Ich weiß noch, dass früher selbst im kleinsten Haus eine
Kaminumrandung eingebaut war. Auch wenn es keine Feuerstelle gab,
sondern in der Vertiefung ein einfacher Ofen stand. In dem ehemaligen
Knechtshaus in Ee war der Kaminsims und die Verkleidung bis zur Decke
aus Holz sehr einfach gezimmert und angestrichen. Der schmale Ofen
zog nie gut, hat aber viele Jahre das vom Strand gesammelte Holz
verbrannt und die Stube gewärmt. Nach zwanzig Jahren und dem Einbau
einer Heizung wurde der Vorbau abgeschlagen und ein Sofa nahm den
Platz ein.
Schade war es darum, ebenso wie noch viel früher um die
Schrankbetten der beiden Knechte. Daraus wurden eine Dusche und ein
kleiner Arbeitsplatz. So geht das mit dem Fortschritt. Auch bei mir.

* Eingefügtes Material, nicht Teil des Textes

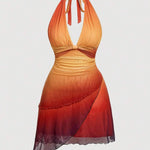 17536628947f8be8a241d9a05076ab836262583de8_thumbnail_900x.webp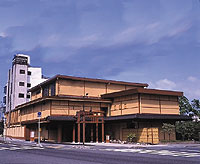 Hotel others image
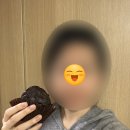 (주)레드랩게임즈 | [강남] 선물용 디저트 찾는다면 여기 | 안서리베이킹랩 레드벨벳 초코샌드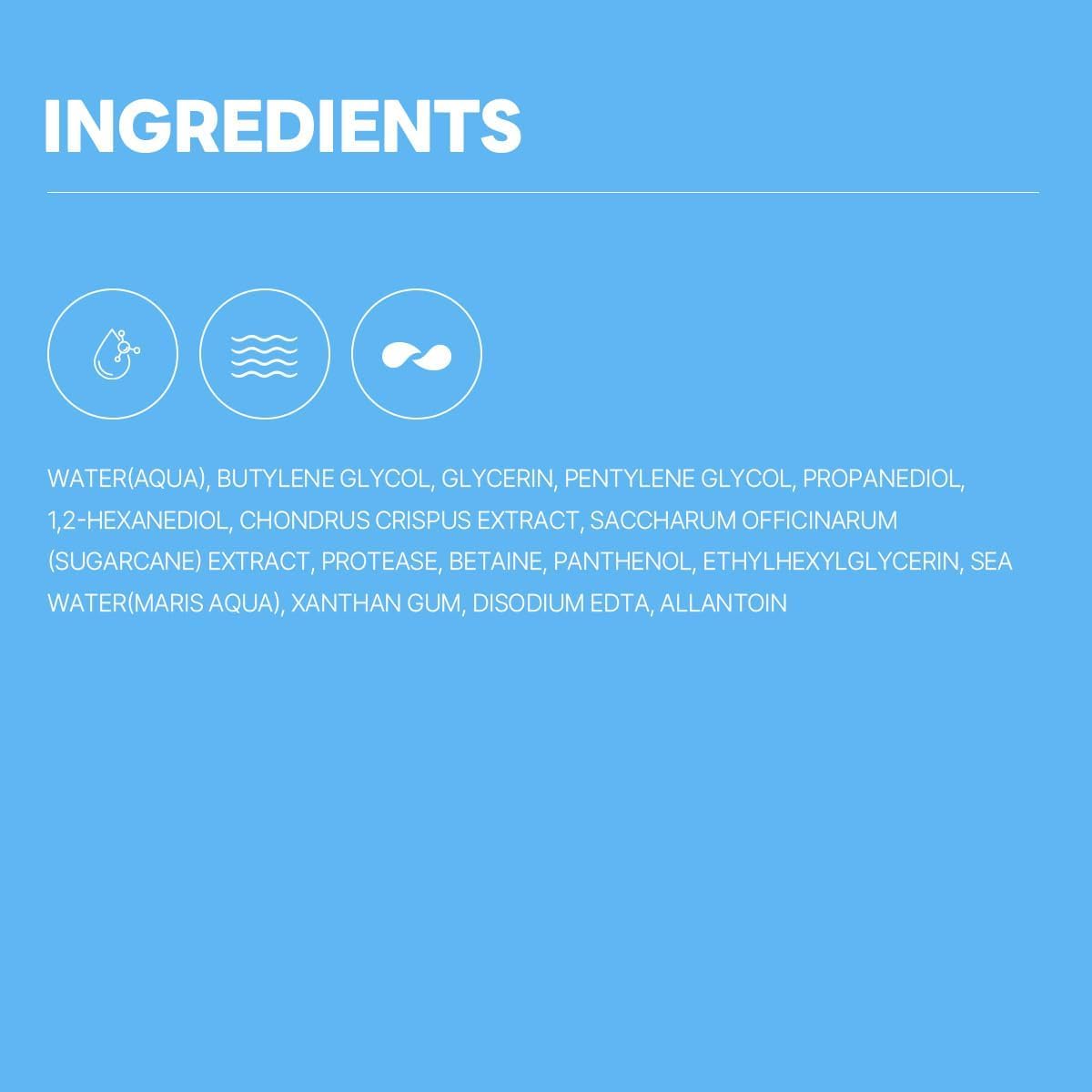 Round Lab 1025 Dokdo Toner (500ml)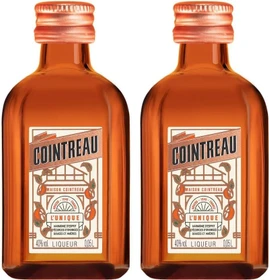 Cointreau 50ml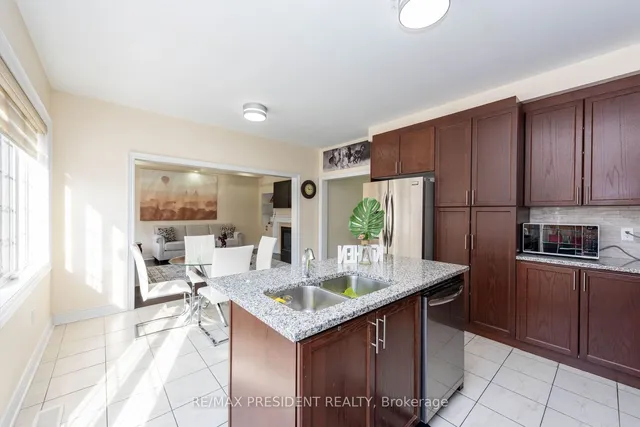 Additional image 14 of 38 John Carroll Dr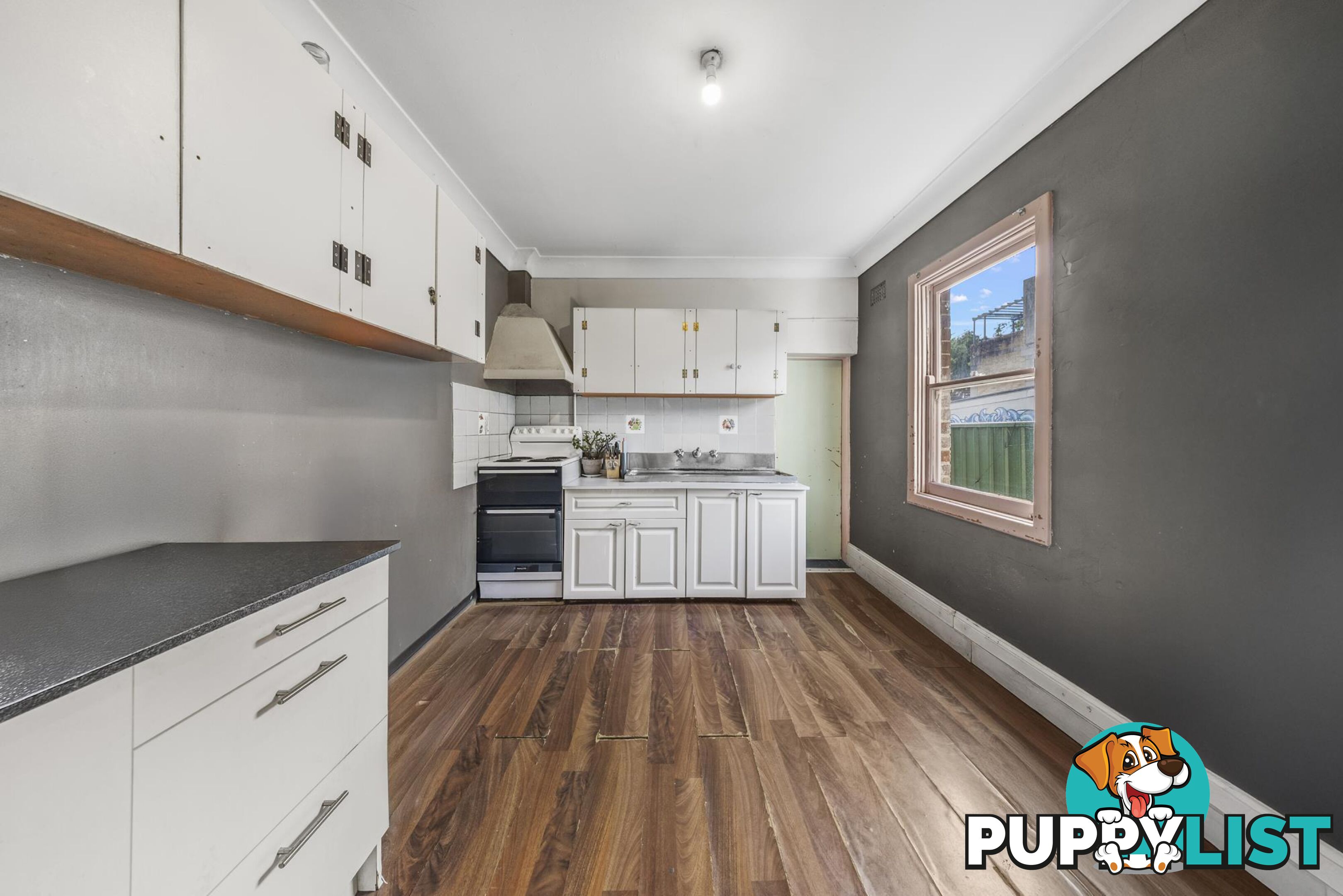 43 May Street ST PETERS NSW 2044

Die Geschichte hat manchmal komische Augenblicke und werden sie dann
fotografiert, kann ein Lächeln entstehen aus der Trennung zwischen
dem Wissen um Zeitenläufe, Moden und dem, was auf dem Bild
geschieht. Denn Geschichte ist mehr als die Zeit, in der ich noch
nicht auf der Welt war oder noch nicht die Welt wahrnahm. Die
Fotografien schließen nicht nur aus, sie verbinden, wenn ich eine
Linie ziehe zwischen dem, was ich sehe und dem, was ich weiß. Wenn
ich die Trennung annehme und nichts besser wissen will.
Als in Dokkum der erste Selbstbedienungsladen eröffnet wurde,
standen die Leute Schlange.
Wenn der Himmel sich in den Wellen und auf dem Meeresboden spiegelt,
ist das Denken leichter. Meist aber ist der Himmel über mir gewölbt,
dann bleibt das Denken anstrengend. Erfinden ist leichter, aber
manchmal will ich das Denken aushalten und auch das Betrachten alter
Fotografien, die die Grenzlinien aufzeigen.